=== GOAL OF THE EXERCISE ===
Return the exact lines from the one containing "body_size: -105" through the final line of the material below, with both ends kept.

=== RECORDS FOR THE TASK ===
..........

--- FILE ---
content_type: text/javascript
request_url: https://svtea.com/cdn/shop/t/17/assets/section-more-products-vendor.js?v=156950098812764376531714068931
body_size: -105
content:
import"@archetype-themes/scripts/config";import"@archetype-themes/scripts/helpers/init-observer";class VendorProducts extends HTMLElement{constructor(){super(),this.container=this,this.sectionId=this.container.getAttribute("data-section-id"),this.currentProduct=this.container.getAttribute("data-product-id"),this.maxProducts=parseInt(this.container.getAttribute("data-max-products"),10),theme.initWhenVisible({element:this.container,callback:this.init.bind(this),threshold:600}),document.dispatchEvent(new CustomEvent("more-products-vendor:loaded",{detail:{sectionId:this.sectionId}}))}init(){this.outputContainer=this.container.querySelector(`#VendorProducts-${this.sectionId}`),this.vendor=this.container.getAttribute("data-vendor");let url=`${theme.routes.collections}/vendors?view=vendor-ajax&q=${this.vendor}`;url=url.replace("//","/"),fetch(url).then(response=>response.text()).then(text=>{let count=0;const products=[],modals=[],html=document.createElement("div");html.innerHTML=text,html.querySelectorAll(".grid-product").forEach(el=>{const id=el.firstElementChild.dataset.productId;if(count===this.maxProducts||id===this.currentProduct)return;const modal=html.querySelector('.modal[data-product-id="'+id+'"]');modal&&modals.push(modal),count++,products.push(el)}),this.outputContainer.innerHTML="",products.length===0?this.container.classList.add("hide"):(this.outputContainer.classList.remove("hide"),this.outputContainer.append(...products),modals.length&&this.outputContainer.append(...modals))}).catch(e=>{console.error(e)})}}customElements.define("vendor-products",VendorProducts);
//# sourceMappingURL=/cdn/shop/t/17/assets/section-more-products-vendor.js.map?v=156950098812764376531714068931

..........

=== RESULT ===
body_size: -105
content:
import"@archetype-themes/scripts/config";import"@archetype-themes/scripts/helpers/init-observer";class VendorProducts extends HTMLElement{constructor(){super(),this.container=this,this.sectionId=this.container.getAttribute("data-section-id"),this.currentProduct=this.container.getAttribute("data-product-id"),this.maxProducts=parseInt(this.container.getAttribute("data-max-products"),10),theme.initWhenVisible({element:this.container,callback:this.init.bind(this),threshold:600}),document.dispatchEvent(new CustomEvent("more-products-vendor:loaded",{detail:{sectionId:this.sectionId}}))}init(){this.outputContainer=this.container.querySelector(`#VendorProducts-${this.sectionId}`),this.vendor=this.container.getAttribute("data-vendor");let url=`${theme.routes.collections}/vendors?view=vendor-ajax&q=${this.vendor}`;url=url.replace("//","/"),fetch(url).then(response=>response.text()).then(text=>{let count=0;const products=[],modals=[],html=document.createElement("div");html.innerHTML=text,html.querySelectorAll(".grid-product").forEach(el=>{const id=el.firstElementChild.dataset.productId;if(count===this.maxProducts||id===this.currentProduct)return;const modal=html.querySelector('.modal[data-product-id="'+id+'"]');modal&&modals.push(modal),count++,products.push(el)}),this.outputContainer.innerHTML="",products.length===0?this.container.classList.add("hide"):(this.outputContainer.classList.remove("hide"),this.outputContainer.append(...products),modals.length&&this.outputContainer.append(...modals))}).catch(e=>{console.error(e)})}}customElements.define("vendor-products",VendorProducts);
//# sourceMappingURL=/cdn/shop/t/17/assets/section-more-products-vendor.js.map?v=156950098812764376531714068931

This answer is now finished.